»»

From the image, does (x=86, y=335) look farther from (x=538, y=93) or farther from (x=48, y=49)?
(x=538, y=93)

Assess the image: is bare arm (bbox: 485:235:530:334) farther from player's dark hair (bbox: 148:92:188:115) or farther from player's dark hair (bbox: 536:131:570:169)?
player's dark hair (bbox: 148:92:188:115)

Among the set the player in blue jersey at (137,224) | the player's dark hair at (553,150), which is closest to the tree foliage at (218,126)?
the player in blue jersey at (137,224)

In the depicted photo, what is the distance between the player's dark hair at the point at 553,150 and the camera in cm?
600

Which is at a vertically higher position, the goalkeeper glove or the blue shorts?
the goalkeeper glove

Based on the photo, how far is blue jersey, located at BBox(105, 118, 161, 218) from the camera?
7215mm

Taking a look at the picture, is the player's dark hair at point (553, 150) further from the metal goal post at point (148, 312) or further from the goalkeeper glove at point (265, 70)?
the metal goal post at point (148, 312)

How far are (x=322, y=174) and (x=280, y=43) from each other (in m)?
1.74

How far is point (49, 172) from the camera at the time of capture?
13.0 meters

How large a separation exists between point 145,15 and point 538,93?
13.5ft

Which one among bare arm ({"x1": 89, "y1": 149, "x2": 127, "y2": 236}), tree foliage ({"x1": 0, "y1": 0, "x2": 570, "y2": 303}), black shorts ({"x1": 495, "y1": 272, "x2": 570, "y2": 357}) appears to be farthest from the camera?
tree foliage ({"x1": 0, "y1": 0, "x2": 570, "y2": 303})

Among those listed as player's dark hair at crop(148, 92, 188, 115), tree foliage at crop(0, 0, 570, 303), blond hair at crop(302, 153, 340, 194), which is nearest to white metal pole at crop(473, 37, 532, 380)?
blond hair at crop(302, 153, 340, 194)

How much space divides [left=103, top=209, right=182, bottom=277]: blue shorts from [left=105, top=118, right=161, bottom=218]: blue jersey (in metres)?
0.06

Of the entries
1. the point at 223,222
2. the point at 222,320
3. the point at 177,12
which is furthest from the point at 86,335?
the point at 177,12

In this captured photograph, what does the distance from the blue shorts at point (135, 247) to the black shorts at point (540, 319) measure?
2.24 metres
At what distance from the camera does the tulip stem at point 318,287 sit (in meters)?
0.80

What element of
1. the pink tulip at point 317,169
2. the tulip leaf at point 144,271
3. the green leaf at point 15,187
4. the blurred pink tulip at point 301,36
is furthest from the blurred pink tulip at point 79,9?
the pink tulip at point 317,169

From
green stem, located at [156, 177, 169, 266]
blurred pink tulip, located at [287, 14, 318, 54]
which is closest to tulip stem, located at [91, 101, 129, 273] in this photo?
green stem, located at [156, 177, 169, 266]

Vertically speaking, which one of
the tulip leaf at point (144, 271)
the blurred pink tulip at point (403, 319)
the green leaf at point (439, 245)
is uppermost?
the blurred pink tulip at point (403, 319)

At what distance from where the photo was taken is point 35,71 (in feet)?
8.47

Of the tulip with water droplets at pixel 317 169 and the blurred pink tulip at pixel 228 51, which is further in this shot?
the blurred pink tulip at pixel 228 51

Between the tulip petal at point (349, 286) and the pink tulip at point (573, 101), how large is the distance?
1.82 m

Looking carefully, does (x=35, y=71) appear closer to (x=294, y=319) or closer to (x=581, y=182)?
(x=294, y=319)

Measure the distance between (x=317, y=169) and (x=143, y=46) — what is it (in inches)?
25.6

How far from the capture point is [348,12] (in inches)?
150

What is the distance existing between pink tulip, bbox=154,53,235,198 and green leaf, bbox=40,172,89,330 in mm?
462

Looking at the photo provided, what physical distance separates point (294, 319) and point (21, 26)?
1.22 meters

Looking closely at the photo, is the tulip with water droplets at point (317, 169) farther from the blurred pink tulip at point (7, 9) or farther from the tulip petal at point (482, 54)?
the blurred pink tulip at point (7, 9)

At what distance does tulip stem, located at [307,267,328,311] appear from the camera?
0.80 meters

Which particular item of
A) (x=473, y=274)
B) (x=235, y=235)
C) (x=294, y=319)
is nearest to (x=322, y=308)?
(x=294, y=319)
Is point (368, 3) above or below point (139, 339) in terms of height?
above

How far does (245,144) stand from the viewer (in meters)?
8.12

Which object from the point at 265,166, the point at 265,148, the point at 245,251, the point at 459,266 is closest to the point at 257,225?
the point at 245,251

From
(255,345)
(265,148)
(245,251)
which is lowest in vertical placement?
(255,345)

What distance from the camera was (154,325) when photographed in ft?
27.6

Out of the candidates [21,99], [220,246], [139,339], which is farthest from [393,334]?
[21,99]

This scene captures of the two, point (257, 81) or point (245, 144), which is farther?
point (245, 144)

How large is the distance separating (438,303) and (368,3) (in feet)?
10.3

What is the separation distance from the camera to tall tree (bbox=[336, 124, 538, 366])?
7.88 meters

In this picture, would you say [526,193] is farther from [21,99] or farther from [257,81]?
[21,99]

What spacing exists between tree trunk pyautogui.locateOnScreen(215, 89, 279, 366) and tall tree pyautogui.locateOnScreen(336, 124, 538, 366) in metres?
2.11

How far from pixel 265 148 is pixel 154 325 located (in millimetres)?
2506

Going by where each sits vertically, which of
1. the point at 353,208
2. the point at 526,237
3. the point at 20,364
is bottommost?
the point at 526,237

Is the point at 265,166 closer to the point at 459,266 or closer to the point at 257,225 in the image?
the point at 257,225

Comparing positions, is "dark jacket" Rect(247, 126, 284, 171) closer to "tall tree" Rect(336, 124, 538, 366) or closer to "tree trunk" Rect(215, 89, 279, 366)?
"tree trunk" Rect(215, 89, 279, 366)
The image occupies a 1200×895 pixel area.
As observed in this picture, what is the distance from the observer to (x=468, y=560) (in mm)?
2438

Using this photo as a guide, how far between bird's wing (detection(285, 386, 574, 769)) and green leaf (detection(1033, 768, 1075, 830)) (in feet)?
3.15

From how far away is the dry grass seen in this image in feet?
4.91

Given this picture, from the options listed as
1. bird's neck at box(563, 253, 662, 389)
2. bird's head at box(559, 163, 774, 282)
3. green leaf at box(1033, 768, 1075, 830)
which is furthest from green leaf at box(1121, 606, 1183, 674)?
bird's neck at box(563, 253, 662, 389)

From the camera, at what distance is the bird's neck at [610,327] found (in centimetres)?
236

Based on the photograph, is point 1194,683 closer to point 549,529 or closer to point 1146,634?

««

— Aim —
Reproduce each entry from the records above, character for character.

— Task response —
From the image, does (x=86, y=335) look farther from (x=538, y=93) or farther from (x=48, y=49)?
(x=538, y=93)

Assess the image: is bare arm (bbox: 485:235:530:334) farther from player's dark hair (bbox: 148:92:188:115) or farther from player's dark hair (bbox: 536:131:570:169)?
player's dark hair (bbox: 148:92:188:115)

Among the set the player in blue jersey at (137,224) | the player's dark hair at (553,150), which is closest to the tree foliage at (218,126)?
the player in blue jersey at (137,224)

In the depicted photo, what is the distance between the player's dark hair at the point at 553,150 and the camera in cm?
600

Which is at a vertically higher position, the goalkeeper glove or the blue shorts?
the goalkeeper glove

Based on the photo, how far is blue jersey, located at BBox(105, 118, 161, 218) from the camera?
7215mm

Taking a look at the picture, is the player's dark hair at point (553, 150) further from the metal goal post at point (148, 312) or further from the goalkeeper glove at point (265, 70)?
the metal goal post at point (148, 312)

How far are (x=322, y=174) and (x=280, y=43) from each other (in m)?
1.74

How far is point (49, 172) from the camera at the time of capture?
13.0 meters

How large a separation exists between point 145,15 and point 538,93?
13.5ft

Which one among bare arm ({"x1": 89, "y1": 149, "x2": 127, "y2": 236}), tree foliage ({"x1": 0, "y1": 0, "x2": 570, "y2": 303}), black shorts ({"x1": 495, "y1": 272, "x2": 570, "y2": 357}) appears to be farthest from the camera?
tree foliage ({"x1": 0, "y1": 0, "x2": 570, "y2": 303})

Among those listed as player's dark hair at crop(148, 92, 188, 115), tree foliage at crop(0, 0, 570, 303), blond hair at crop(302, 153, 340, 194), which is nearest to white metal pole at crop(473, 37, 532, 380)?
blond hair at crop(302, 153, 340, 194)

How much space divides [left=103, top=209, right=182, bottom=277]: blue shorts from [left=105, top=118, right=161, bottom=218]: blue jersey (in metres)?
0.06

Of the entries
1. the point at 223,222
2. the point at 222,320
3. the point at 177,12
which is furthest from the point at 86,335?
the point at 177,12

In this captured photograph, what does the distance from the blue shorts at point (135, 247) to the black shorts at point (540, 319) measure?
2.24 metres
At what distance from the camera does the tulip stem at point 318,287 sit (in meters)?
0.80

What element of
1. the pink tulip at point 317,169
2. the tulip leaf at point 144,271
3. the green leaf at point 15,187
4. the blurred pink tulip at point 301,36
is furthest from the blurred pink tulip at point 79,9?
the pink tulip at point 317,169

From
green stem, located at [156, 177, 169, 266]
blurred pink tulip, located at [287, 14, 318, 54]
which is closest to tulip stem, located at [91, 101, 129, 273] in this photo?
green stem, located at [156, 177, 169, 266]

Vertically speaking, which one of
the tulip leaf at point (144, 271)
the blurred pink tulip at point (403, 319)
the green leaf at point (439, 245)
is uppermost?
the blurred pink tulip at point (403, 319)

At what distance from where the photo was taken is point 35,71 (in feet)?
8.47

Of the tulip with water droplets at pixel 317 169 and the blurred pink tulip at pixel 228 51, which is further in this shot?
the blurred pink tulip at pixel 228 51

Between the tulip petal at point (349, 286) and the pink tulip at point (573, 101), how large is the distance?
1.82 m

Looking carefully, does (x=35, y=71) appear closer to (x=294, y=319) or closer to (x=581, y=182)?
(x=294, y=319)

Measure the distance between (x=317, y=169) and (x=143, y=46) — what is it (in inches)?
25.6

How far from the capture point is [348,12] (in inches)?
150

What is the distance existing between pink tulip, bbox=154,53,235,198 and green leaf, bbox=40,172,89,330 in mm?
462

Looking at the photo provided, what physical distance separates point (294, 319) and point (21, 26)?
1.22 meters

Looking closely at the photo, is the tulip with water droplets at point (317, 169) farther from the blurred pink tulip at point (7, 9) or farther from the tulip petal at point (482, 54)?
the blurred pink tulip at point (7, 9)

At what distance does tulip stem, located at [307,267,328,311] appear from the camera?
0.80 meters

Which particular item of
A) (x=473, y=274)
B) (x=235, y=235)
C) (x=294, y=319)
is nearest to (x=322, y=308)?
(x=294, y=319)
Is point (368, 3) above or below point (139, 339) in terms of height?
above

How far does (245,144) stand from the viewer (in meters)?
8.12

Which object from the point at 265,166, the point at 265,148, the point at 245,251, the point at 459,266 is closest to the point at 257,225?
the point at 245,251

From
(255,345)
(265,148)
(245,251)
which is lowest in vertical placement?
(255,345)

What distance from the camera was (154,325) when photographed in ft?
27.6

Out of the candidates [21,99], [220,246], [139,339], which is farthest from [393,334]?
[21,99]

This scene captures of the two, point (257, 81) or point (245, 144), which is farther?
point (245, 144)

How large is the distance separating (438,303) and (368,3) (in feet)?
10.3

What is the separation distance from the camera to tall tree (bbox=[336, 124, 538, 366])?
7.88 meters

In this picture, would you say [526,193] is farther from [21,99] or farther from [257,81]?
[21,99]

What spacing exists between tree trunk pyautogui.locateOnScreen(215, 89, 279, 366) and tall tree pyautogui.locateOnScreen(336, 124, 538, 366) in metres?
2.11

How far from pixel 265 148 is pixel 154 325 located (in millimetres)?
2506

Going by where each sits vertically, which of
1. the point at 353,208
2. the point at 526,237
3. the point at 20,364
is bottommost?
the point at 526,237

Is the point at 265,166 closer to the point at 459,266 or closer to the point at 257,225 in the image?
the point at 257,225

Comparing positions, is "dark jacket" Rect(247, 126, 284, 171) closer to "tall tree" Rect(336, 124, 538, 366) or closer to "tree trunk" Rect(215, 89, 279, 366)?
"tree trunk" Rect(215, 89, 279, 366)
The image occupies a 1200×895 pixel area.
As observed in this picture, what is the distance from the observer to (x=468, y=560) (in mm)?
2438

Using this photo as a guide, how far between bird's wing (detection(285, 386, 574, 769)) and green leaf (detection(1033, 768, 1075, 830)) (in feet)?
3.15

From how far away is the dry grass seen in this image in feet?
4.91

Given this picture, from the options listed as
1. bird's neck at box(563, 253, 662, 389)
2. bird's head at box(559, 163, 774, 282)
3. green leaf at box(1033, 768, 1075, 830)
which is furthest from green leaf at box(1121, 606, 1183, 674)?
bird's neck at box(563, 253, 662, 389)

From the camera, at what distance is the bird's neck at [610,327] found (in centimetres)?
236

Based on the photograph, is point 1194,683 closer to point 549,529 or closer to point 1146,634?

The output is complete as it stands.